Finance the company: The primary conversation between Venture firms and startups is about financing the company, though this conversation is based on parties preferences, some founders ask principals of deals if they do follow-ons investments, lead or syndicate investment vehicles.
This is just to be sure that in the unforeseen scenarios as they believe in the model now, will they do when times are hard? will they write cheques and support the company when no VC is willing? Do they believe they have the power to support the company in the future?
Agreement on broad strategic execution: Every founder wants to run their day to day with little or no external interference, while angel investors might have expertise and active stakeholder knowledge, VCs have updated know-how on managing day to day activities of products companies. Agreement on broad strategic direction like models of (B2B vs B2C, customer preference :SMB vs Enterprise, Marketing, growth & scale) are essentials between the organisation and its investors
Exits: These have become a critical conversation in the Nigerian venture space because it’s an essential measurement to scale the success of a venture through funding cycles, advisory and execution.

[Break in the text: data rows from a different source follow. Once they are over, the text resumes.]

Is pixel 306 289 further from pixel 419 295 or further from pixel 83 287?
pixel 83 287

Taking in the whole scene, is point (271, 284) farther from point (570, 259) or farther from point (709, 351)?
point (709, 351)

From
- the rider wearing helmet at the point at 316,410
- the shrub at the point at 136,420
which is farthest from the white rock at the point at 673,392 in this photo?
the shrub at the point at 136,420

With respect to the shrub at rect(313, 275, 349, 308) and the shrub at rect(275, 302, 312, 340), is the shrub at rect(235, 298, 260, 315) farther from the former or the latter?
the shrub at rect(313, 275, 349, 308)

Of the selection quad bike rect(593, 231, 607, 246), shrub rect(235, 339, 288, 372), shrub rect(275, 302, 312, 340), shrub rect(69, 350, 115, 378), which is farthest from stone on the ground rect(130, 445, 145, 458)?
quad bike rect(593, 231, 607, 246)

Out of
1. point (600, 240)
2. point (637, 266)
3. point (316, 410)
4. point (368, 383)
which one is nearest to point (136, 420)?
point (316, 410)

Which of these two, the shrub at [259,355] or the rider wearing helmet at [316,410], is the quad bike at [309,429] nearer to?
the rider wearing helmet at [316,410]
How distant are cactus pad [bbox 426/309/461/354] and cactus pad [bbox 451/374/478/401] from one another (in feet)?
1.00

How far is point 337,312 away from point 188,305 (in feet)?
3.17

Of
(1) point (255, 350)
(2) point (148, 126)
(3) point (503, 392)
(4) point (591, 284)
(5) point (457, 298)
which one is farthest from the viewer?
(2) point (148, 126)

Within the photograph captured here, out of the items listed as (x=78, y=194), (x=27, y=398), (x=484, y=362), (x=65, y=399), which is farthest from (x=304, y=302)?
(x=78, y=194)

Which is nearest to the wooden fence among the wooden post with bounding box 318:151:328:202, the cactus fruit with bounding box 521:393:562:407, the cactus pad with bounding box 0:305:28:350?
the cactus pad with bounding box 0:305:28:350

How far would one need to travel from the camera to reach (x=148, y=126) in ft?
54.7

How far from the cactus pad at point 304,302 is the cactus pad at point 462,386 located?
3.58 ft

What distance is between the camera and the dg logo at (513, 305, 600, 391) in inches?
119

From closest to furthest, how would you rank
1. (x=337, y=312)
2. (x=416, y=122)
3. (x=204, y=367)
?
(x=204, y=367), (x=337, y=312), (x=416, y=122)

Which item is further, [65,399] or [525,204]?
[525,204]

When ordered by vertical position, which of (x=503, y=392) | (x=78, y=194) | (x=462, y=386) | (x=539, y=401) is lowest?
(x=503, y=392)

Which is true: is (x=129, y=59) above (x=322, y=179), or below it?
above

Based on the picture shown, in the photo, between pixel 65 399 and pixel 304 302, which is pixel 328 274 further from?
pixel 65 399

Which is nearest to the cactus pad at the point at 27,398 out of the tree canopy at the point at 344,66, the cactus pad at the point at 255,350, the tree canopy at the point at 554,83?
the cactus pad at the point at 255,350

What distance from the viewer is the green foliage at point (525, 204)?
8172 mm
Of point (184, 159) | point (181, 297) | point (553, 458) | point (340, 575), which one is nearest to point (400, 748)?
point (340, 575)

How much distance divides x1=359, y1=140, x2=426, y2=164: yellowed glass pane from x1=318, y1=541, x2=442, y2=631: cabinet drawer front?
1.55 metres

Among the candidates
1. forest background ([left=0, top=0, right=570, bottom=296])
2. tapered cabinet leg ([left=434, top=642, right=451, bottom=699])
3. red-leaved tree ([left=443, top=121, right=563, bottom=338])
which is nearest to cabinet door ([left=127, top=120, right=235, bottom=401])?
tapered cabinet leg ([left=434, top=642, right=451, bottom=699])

They tend to be the final highlight of maturity that authenticates the fact that a tech ecosystem has matured and is blossoming. Exits are essential to liquidity of assets, confidence in investors to inject more capital and for entrepreneurs to believe they can build on the successes and viability of the market. The successes are here and we can see some positives the most recent is Sendwave acquisition by World Remit.
“When you look at the trend and trajectory of our ecosystem, we’re right around when we should be seeing mergers, acquisitions, and these types of liquidity events.”
Founders and investors relationships don’t always have the fairytale end, there is a core dynamic between a venture capital firm and a private equity firm.